Pap smear:
no guarantee against cancer!
As to this file/page, you have been directed to
& now @ Dr. Shaw's personal website
DISCLAIMER
The pap smear is generally considered to be the
most effective cancer screening system ever devised. Years ago it was credited with dropping
the death rate from cervical cancer by over 70%. Yet the courts and the media suggest that it
is disreputable.
Since Pap smear screening is not a medical
emergency (or even medically urgent), interest in getting a result quickly makes much less
sense than does an intense focus on optimizing the detection of cervical cancer.

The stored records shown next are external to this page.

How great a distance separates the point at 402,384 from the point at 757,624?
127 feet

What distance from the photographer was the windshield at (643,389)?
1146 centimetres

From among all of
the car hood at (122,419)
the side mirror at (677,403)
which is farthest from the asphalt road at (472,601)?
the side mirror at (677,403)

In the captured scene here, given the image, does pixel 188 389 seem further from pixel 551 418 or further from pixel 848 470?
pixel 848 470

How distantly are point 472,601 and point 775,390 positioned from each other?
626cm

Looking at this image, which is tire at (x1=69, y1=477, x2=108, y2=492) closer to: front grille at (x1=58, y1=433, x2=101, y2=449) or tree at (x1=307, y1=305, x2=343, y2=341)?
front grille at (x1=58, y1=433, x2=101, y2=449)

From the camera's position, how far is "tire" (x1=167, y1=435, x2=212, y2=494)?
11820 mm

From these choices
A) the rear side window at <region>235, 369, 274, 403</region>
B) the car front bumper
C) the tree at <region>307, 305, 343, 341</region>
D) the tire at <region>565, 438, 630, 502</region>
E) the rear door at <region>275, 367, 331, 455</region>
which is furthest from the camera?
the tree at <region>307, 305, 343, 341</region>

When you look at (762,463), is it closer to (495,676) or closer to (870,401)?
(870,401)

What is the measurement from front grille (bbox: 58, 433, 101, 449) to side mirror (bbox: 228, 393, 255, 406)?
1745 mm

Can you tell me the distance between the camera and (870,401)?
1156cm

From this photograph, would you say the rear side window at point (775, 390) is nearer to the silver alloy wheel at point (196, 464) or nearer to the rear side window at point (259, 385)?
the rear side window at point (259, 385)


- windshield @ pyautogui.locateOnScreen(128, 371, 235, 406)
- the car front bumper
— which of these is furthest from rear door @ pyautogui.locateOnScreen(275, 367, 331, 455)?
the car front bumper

However,
many patients are anxious and hyper-demanding. So, turn-around-time (TAT) [check out TAT factors] has become a
competitive factor.
***"THE MAJOR BARRIER TO PREVENTION OF
CERVICAL CANCER IS NOT THE ACCURACY OF THE PAP TEST, BUT THE FAILURE [of some women] TO BE
SCREENED AT ALL" [J.A.M.A. 281 (4):347-355, 27 Jan. 1999].***
Tragically, during the past 30+ years (since
1960), commercial labs sold pap smears as "loss leaders". This falsely depressed the market
place valuation of the test at the very time when sexual factors leading to increased
cervical cancer are on the increase. And, some providers abused and weakened the testing
process in attempts to maintain a profit margin...some patients were hurt.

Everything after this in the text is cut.